Seul un changement de paradigme permettra l’émergence de nouveaux modèles économiques pour les banques, de gains de productivité pour les entreprises et de nouveaux services attractifs pour les particuliers

Beaucoup d’entreprises ne s’intéressent que peu ou pas, pour l’heure, au SEPA parce qu’elles n’y voient aucun avantage. En effet, le SEPA et la DSP ne traitent pas de dématérialisation et d’amélioration de la productivité. Elles ne croient pas à la baisse des prix annoncés bien au contraire, tout au moins pour l’avenir prévisible. Les banques, bien que obligées en tant qu’acteurs essentiels des marchés de paiement, n’engagent les investissements Sepa que très prudemment dans la mesure où elles constatent, à la fois le manque de motivation de leurs clients entreprises et le manque d’intérêt, d’information, et même la défiance du public vis-à-vis du SEPA.

Il en résulte souvent pour les banques des investissements minima calés sur un strict respect de la conformité réglementaire, tandis que les entreprises retardent les leurs autant que possible. Ceci se vérifie plus en Europe du sud et de l’est qu’en Europe du nord.

Ainsi, les investissements SEPA sont généralement limités à l’adaptation minimale nécessaire et les ajustements sont effectués sur les plateformes existantes. Ceci sans reconnaître que la communauté fait face a de moyens de paiements et des «schemes» réellement nouveaux qui méritent un modèle économique entièrement renouvelé, de nouveaux services et processus de traitement correspondants. Le résultat de ce manque de remise en question des modèles actuels donne naissance à une opinion très répandue suivant laquelle des bénéfices attendus du SEPA ne sont pas réalisables dans sa forme actuelle.

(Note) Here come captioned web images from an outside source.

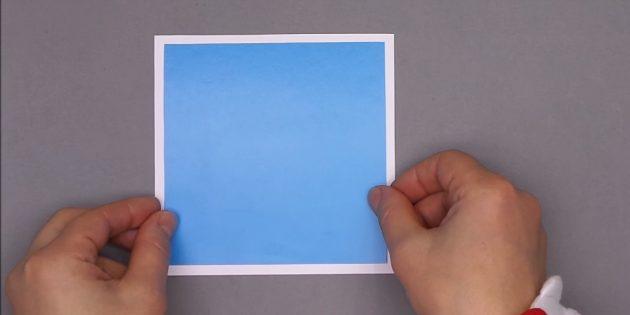 چگونه یک کارت پستال سال نو را بسازید: مربع های چسب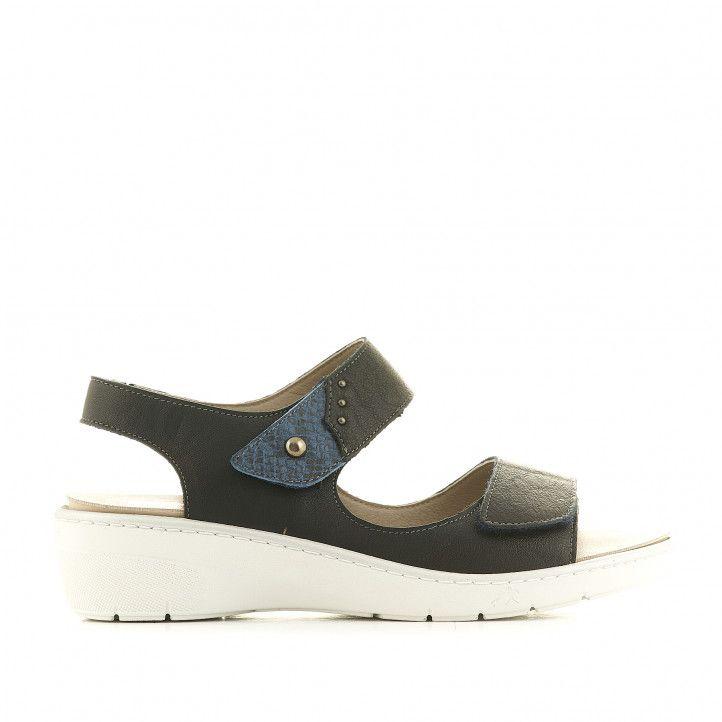 Sandalias cuña Fluchos azules oscuro con detalle animal print - Querol online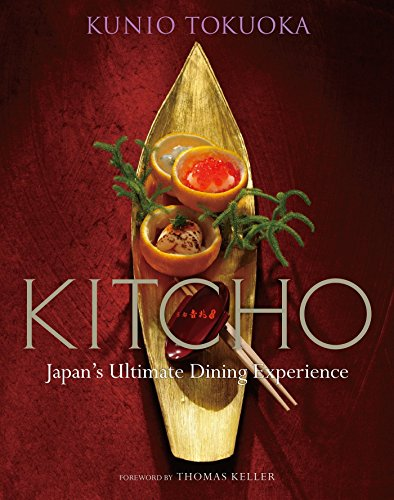 9784770031228: Kitcho: Japan's Ultimate Dining Experience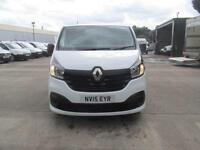 Renault Trafic Sl27dci 115 Business+ Van DIESEL MANUAL WHITE (2015)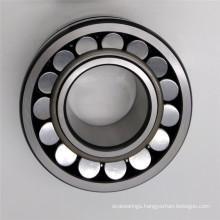 high quality spherical roller bearing 22318E made in liaocheng shandong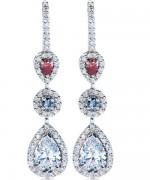Diamond Earrings 2015 For Girls 05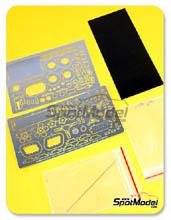 Spotmodel -> Newsletters 2014 HD02-0262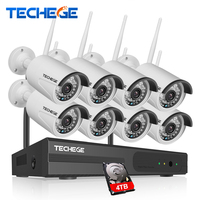 CCTV System 720P 8ch HD Wireless NVR Kit Outdoor IP66 Night Vision IP Camera Wifi Camera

En effet, les bienfaits des évolutions réglementaires ne seront récoltés qu’au prix d’une remise en question plus fondamentale et d’une transformation profonde des modèles économiques et opérationnels actuels.

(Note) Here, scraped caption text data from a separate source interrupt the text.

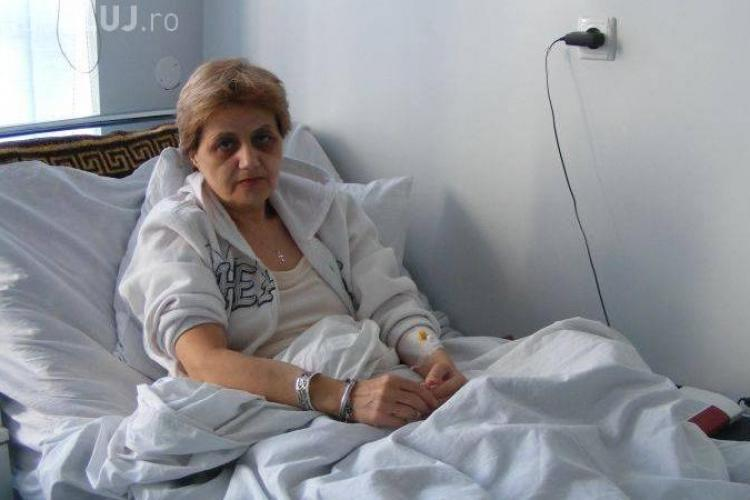 Cristiana Anghel renunta la greva foamei!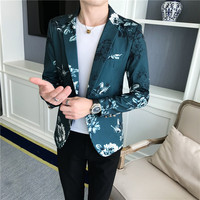 Mens Floral Blazer Male Terno Masculino Slim Fit 2019 Autumn Stylish Blazers for Men Blazers Para Hombre One Button Suit Jacket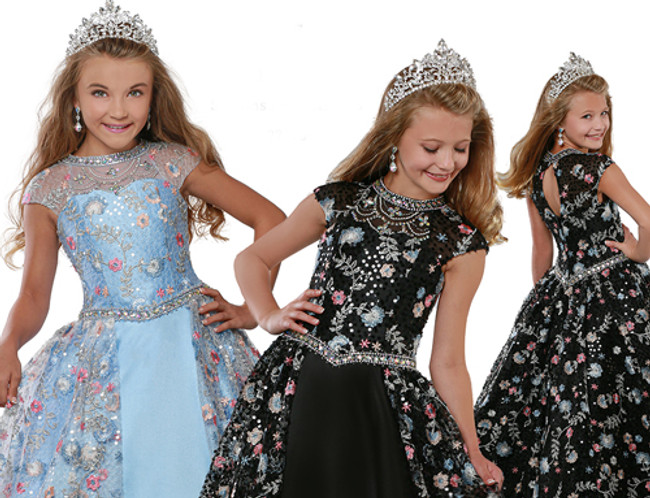 The Best Junior Pageant Dresses For Fall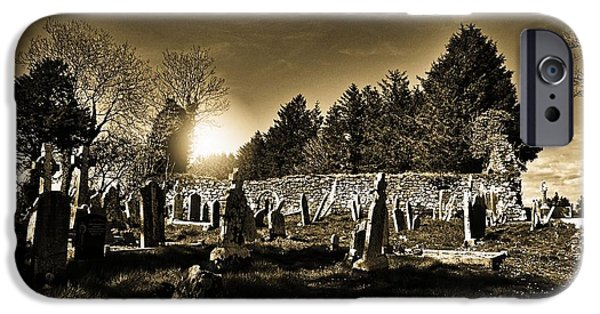 Cemetary iPhone Cases - 12th Century Sunrise iPhone Case by Barry Lennon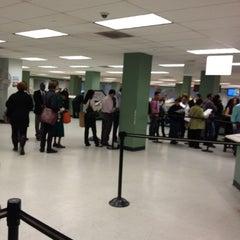 Photo taken at New York State DMV by Brittan B. on 3/14/2012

La transformation sera accompagnée d’une consolidation progressive et d’une forte industrialisation

La mise en œuvre de services de paiements efficaces et rentables nécessitera à l’avenir toujours plus d’investissements et la poursuite de la croissance des coûts totaux de fonctionnement. La rentabilité de ces services dépendra dès lors toujours plus de la consolidation de volumes de taille industrielle de manière à atteindre des coûts unitaires compétitifs et des prix cibles de niveau européen.

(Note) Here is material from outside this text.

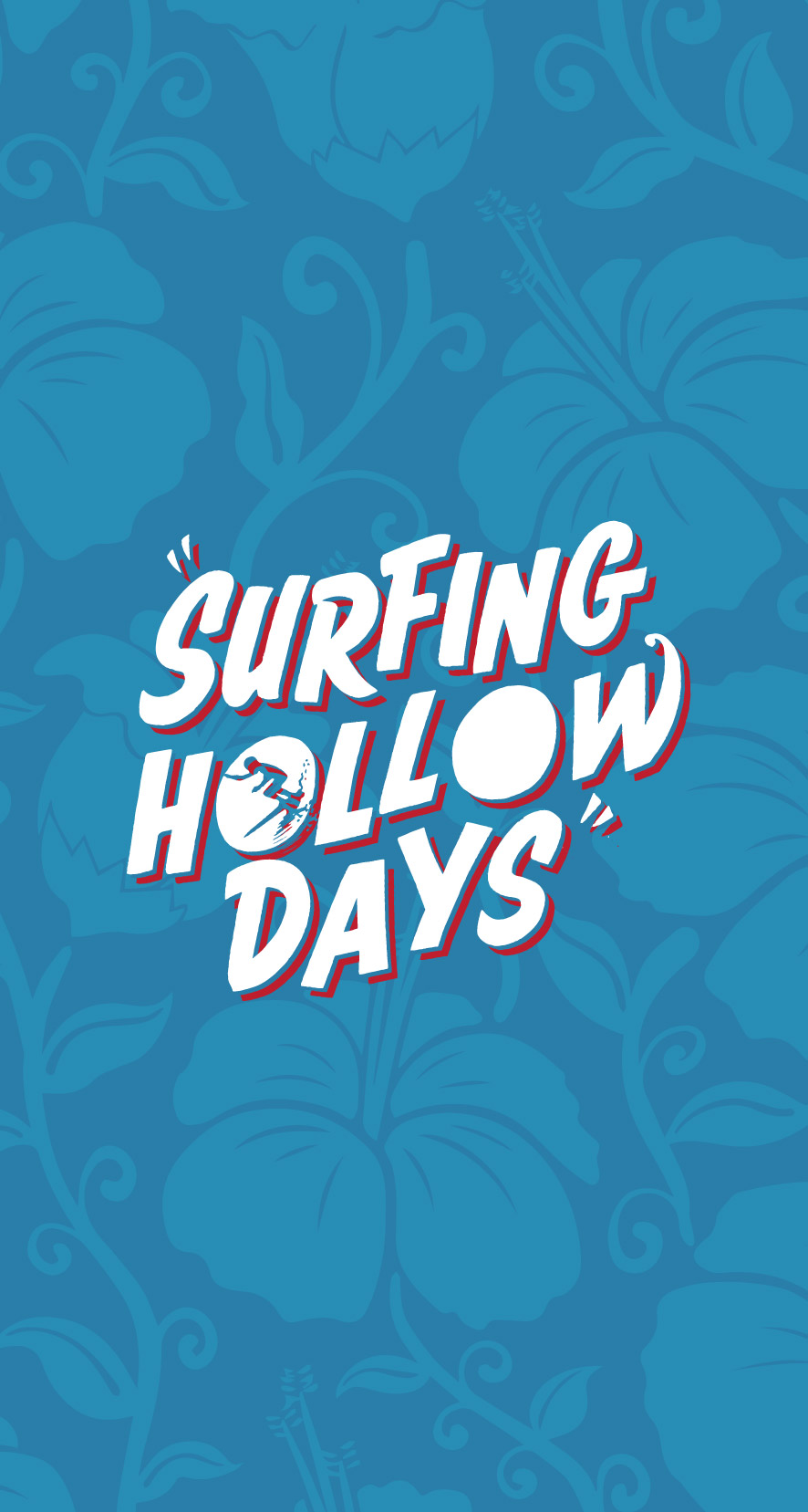 Surfing Hollow Days  1961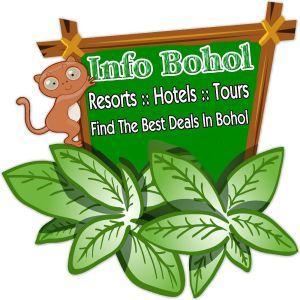 Info Bohol Logo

En d’autres termes seuls les institutions financières et/ou les « processeurs » de paiements qui seront capables d’accumuler les volumes requis seront compétitifs à terme. Ceci est vrai non seulement pour les « processeurs » de paiements mais aussi pour les «schemes» cartes et les « systèmes de règlement ».

Il est probable que les banques et les entreprises vont converger vers des modèles mutualisés et/ou consolidés qui donneront naissance à des « Centres de Services Partagés » ou à des Usines de Paiements européens et cela pas seulement pour les paiements mais aussi pour l’ensemble des opérations d’encaissement et sur les cartes bancaires.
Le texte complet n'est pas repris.